# Instructions to follow
Return every line in the listing below that contains the string "choices". Treat uppercase and lowercase as different.

# Input material
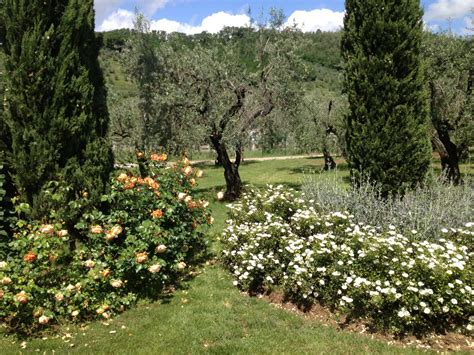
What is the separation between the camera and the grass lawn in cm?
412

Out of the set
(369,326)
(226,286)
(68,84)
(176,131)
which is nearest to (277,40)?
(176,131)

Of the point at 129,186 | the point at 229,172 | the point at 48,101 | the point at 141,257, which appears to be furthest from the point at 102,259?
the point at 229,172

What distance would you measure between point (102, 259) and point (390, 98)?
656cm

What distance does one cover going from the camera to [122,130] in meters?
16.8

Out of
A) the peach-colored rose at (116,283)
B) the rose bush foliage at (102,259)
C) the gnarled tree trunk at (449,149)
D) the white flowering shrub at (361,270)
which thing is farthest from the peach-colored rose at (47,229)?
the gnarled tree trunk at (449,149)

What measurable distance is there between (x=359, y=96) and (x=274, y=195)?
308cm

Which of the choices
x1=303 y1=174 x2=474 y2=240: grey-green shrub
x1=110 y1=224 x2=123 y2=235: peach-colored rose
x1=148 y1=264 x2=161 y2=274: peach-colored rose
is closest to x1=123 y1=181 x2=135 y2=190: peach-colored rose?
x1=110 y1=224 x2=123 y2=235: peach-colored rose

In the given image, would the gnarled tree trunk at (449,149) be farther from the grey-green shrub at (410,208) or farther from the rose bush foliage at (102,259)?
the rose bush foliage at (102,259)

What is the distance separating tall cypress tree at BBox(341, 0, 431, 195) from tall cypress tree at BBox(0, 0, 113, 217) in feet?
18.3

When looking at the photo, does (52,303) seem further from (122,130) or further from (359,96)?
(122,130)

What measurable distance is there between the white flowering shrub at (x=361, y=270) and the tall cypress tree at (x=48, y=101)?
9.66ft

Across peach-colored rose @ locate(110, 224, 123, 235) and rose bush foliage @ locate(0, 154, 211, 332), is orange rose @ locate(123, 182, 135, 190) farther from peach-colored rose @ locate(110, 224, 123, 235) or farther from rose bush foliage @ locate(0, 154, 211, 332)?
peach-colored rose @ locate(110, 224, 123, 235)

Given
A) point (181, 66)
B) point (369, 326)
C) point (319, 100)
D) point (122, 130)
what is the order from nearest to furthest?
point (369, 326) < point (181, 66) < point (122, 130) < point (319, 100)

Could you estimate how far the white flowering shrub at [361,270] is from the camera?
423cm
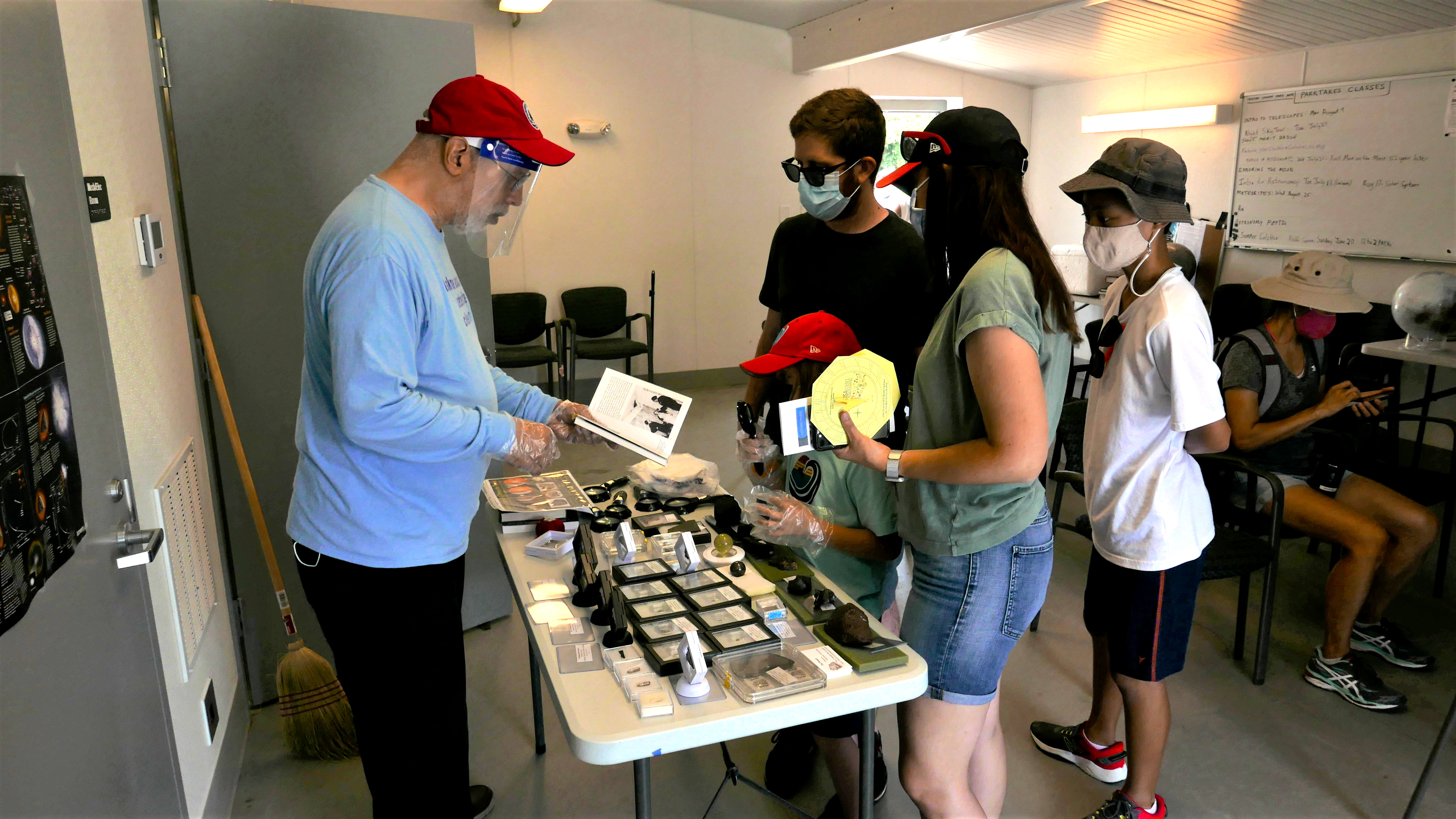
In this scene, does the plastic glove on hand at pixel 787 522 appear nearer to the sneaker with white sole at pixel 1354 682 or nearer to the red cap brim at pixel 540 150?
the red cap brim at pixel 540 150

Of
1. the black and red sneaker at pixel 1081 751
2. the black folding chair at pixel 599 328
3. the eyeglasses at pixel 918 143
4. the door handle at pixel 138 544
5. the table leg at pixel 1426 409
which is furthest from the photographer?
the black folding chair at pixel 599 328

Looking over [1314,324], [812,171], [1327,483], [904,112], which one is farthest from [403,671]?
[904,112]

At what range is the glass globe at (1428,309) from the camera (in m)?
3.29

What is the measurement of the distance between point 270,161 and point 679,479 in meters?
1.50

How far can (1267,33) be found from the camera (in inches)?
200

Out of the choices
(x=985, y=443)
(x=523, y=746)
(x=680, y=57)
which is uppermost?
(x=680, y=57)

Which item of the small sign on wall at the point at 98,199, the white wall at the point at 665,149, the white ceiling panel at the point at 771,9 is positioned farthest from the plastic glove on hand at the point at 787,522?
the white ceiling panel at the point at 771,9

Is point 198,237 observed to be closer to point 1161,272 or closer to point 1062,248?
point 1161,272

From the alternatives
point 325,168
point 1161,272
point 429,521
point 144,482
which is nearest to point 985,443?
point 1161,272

---

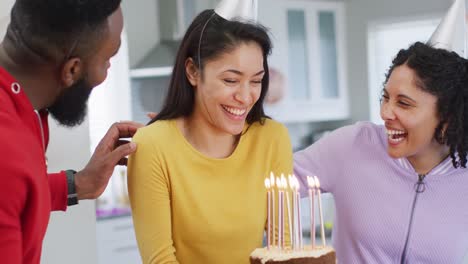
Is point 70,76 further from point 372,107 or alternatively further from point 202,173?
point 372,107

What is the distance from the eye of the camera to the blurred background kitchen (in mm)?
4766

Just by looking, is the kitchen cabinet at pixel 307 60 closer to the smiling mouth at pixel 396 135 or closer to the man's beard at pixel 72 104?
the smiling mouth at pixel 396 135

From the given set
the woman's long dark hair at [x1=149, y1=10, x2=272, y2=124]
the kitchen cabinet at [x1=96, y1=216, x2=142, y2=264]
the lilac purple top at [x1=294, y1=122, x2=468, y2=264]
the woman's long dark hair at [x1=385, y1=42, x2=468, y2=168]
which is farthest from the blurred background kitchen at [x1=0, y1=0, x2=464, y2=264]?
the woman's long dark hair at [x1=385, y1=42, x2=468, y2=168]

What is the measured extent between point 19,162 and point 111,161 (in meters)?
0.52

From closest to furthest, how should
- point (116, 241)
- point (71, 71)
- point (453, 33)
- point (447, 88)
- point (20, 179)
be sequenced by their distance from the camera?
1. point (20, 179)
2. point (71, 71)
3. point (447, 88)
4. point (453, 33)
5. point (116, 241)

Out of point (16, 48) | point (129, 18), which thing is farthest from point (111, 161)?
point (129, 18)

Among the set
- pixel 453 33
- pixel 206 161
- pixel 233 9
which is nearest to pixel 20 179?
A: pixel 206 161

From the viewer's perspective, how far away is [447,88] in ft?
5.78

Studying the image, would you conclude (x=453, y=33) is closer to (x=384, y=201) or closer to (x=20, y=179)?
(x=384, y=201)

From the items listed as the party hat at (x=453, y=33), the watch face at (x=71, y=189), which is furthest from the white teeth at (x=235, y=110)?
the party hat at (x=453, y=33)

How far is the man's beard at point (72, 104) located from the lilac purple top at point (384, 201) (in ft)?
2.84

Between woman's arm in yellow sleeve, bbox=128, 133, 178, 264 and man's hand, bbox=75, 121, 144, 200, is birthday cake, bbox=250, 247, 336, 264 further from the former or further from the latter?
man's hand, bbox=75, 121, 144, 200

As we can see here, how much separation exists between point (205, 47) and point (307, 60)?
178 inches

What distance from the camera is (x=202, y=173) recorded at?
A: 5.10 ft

# Expected answer
Which of the choices
Out of the choices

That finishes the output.